• What to do
**1)** In the account of the job change and layoffs, how many days did the project director give everyone to leave the lab?
**2)** Carry on with the account of the job change and layoffs, picking up right after its final paragraph.

• Text
┄┄┄┄┄┄┄┄┄┄┄┄┄┄┄┄┄┄┄┄
Dude! Come work at Company X!

Why?

Because we’ll pay you!

I get paid now.

We’ll pay you more!

More?

More!

More, as in, my salary now and a little more than that?

Yes, that kind of more!

Can I think about it?

Well, think about more, and then think about a little bit more than more!

More than more?

More. And then a little more!

OK, I’ll come work for Company X!

Hooray!

Hooray!

(Totally and exactly how it happened.)

So I left the Space Coast and started working in Orlando at Company Y.

No, that’s not a type-o. Company X paid me More, but I worked at Company Y. Not for Company Y; at Company Y.

And it was good.

Then this past Monday, Company Y’s Bombad Project Director said a few words:

Layoffs. Yes. A lot? No. Don’t be scared; have some bagels.

Then this past Tuesday, CYBPD said a few more words:

Layoffs. Everybody. Jumpin’ Jeebuz on a pogo stick! We’re going to have management and maybe one or two people to press Return on a few keyboards, but that’s it. You’ve got 60 days to get the F-outta my lab. Peace out, and don’t eat all the bagels, foshizzle.
┄┄┄┄┄┄┄┄┄┄┄┄┄┄┄┄┄┄┄┄
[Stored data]
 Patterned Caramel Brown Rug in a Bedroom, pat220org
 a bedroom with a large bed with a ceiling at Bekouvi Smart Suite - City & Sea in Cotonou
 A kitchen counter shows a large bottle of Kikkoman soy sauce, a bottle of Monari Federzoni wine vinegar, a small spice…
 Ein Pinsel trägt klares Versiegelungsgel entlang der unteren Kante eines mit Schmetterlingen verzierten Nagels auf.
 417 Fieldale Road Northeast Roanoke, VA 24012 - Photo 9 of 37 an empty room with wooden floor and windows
┄┄┄┄┄┄┄┄┄┄┄┄┄┄┄┄┄┄┄┄
• Results in order
**1)** 60 days.

**2)**
Wednesday was spent in silent reflection, punctuated with shrill screams of agony into the phone to all my close friends. Until 5:07pm, when someone who has become near and dear to my heart — she’s married though, so no thank you-trysts in the parking lot — sent me an email:

Dude. Chill. New job at Shangri-la. Same pay, new program. Can you perchance, write?

Can I write?

One quick GIMME THE D@MN JOB! email later, and I start a new job on Tuesday.

Thursday, the CYBPD had another meeting:

Just to reiterate, you’re all out on your @sses. Sorry. Gonna save on air conditioning, though, so that’s going on my list of accomplishments. Someone here already has a new job, though, so I guess that the rest of you are all a bunch of total slackers. I’m not saying who he is, but he’s drinking from a NASA coffee cup.

A nice, warm spew of raspberry latte later, I’d been outed.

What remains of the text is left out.